## READING TEXT
Having already gained some experience in engine tuning he developed a 1500cc racing engine out of some old BMW parts, so he was able to enter also the smaller sports car class in 1947. The picture shows him in his BMW 328, in which he won his class in the season-opening Hockenheim race.
Von Falkenhausen's first self-built race car, the "Intertype" in sports car shape. Here a picture of 1948.
Von Falkenhausen soon realised that the old BMW 328 chassis could not fulfill the requirements of a modern race car any longer. So he combined an original 328 frame with the more modern rear axle of the 326 model, fitting it with new bodywork of so-called Intertype style. The reason for this layout was the option to convert the car from a two-seated sports car into a offset single seater simply by stripping it off its detachable lights and wings. With the additional choice between the small or the big engine this gave von Falkenhausen quite a number of occasions to enter the car.
Interestingly the bodywork was designed by von Falkenhausen himself and built up by Willi Huber, who had been member of the BMW testing department before the war. After a short involvement in the construction of the first Veritas RS sports car he preferred to return to the beautiful Bavarian area at the Chiemsee, where he rented an old boat house on the Fraueninsel in the middle of the lake. So curiously all of his products had to be rowed across the lake first, before they could be handed over to his growing number of customers...
Nowadays there is some of confusion as von Falkenhausen entered his home-built special initially as an Al-Fa (not to be confused with the famous Milan factory) which the editors of some early race programmes turned into Alfa-BMW before he switched to the AFM letter combination! This warning is also valid for a third engine of his design, a 1100cc, which was based on a Fiat 4-cylinder engine. Von Falkenhausen, looking for a commercial base for his activities, set up a small production series of this engine, which achieved much success as a popular platform for special builders.
In the debut race for the AFM marque, the 2-litre sports car class at Hockenheim, von Falkenhausen immediately showed the competitiveness of the car by finishing second, again behind the Mille Miglia Limousine of Kling, while later in the year he also won the 1.5-litre class at Hamburg.

Stored dataset items
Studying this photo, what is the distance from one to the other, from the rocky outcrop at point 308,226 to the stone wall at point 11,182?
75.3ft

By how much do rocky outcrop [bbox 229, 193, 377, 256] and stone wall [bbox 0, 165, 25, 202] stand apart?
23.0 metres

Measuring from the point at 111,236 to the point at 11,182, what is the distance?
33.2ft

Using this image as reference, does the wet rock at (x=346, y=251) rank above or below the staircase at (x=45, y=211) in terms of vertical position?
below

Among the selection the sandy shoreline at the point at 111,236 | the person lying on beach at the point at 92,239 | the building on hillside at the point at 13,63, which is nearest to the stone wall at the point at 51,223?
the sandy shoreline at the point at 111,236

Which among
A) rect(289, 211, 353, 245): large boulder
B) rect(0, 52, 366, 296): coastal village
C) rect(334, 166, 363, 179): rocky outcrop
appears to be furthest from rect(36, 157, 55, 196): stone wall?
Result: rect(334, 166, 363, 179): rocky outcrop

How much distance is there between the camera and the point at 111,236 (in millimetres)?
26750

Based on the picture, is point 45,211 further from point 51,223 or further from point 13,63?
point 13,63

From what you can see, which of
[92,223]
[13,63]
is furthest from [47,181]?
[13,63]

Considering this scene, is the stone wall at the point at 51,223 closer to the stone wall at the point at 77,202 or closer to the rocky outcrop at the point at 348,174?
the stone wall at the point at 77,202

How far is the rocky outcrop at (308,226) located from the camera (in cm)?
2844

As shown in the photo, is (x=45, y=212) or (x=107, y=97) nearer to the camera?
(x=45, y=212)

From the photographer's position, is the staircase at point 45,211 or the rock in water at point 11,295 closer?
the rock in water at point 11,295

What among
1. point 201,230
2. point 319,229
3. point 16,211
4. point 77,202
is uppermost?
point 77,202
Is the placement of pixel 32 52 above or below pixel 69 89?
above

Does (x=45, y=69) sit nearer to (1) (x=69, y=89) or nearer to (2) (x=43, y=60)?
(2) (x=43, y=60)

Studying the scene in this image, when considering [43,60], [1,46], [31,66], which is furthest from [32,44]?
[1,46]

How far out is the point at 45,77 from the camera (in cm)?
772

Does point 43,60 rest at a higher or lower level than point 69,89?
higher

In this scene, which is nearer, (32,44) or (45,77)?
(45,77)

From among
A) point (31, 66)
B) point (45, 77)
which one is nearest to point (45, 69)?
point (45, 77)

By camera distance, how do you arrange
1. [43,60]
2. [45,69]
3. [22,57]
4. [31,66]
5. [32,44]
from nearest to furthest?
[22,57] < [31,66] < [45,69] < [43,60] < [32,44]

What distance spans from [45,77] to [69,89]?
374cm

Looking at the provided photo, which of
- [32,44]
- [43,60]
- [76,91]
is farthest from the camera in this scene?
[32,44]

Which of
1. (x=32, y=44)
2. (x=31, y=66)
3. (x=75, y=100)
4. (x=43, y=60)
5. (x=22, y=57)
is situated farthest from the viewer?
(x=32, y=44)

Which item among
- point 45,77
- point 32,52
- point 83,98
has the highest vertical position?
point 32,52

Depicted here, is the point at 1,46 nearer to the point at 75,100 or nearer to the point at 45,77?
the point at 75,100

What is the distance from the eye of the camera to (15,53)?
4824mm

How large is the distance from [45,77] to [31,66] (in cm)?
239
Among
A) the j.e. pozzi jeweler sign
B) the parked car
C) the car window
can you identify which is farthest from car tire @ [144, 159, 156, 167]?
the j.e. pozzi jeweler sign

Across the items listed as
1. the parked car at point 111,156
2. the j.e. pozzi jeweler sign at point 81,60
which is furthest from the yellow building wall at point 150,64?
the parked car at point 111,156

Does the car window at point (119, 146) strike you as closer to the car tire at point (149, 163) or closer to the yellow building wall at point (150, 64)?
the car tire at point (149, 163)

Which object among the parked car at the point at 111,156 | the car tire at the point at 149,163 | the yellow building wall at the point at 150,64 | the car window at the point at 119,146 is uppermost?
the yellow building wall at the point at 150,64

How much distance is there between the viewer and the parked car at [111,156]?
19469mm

## DIRECTIVE
From the racing history text, write out word for word the stretch from "Von Falkenhausen's first" through "enter the car.". This material was taken from a separate source.

## TASK OUTPUT
Von Falkenhausen's first self-built race car, the "Intertype" in sports car shape. Here a picture of 1948.
Von Falkenhausen soon realised that the old BMW 328 chassis could not fulfill the requirements of a modern race car any longer. So he combined an original 328 frame with the more modern rear axle of the 326 model, fitting it with new bodywork of so-called Intertype style. The reason for this layout was the option to convert the car from a two-seated sports car into a offset single seater simply by stripping it off its detachable lights and wings. With the additional choice between the small or the big engine this gave von Falkenhausen quite a number of occasions to enter the car.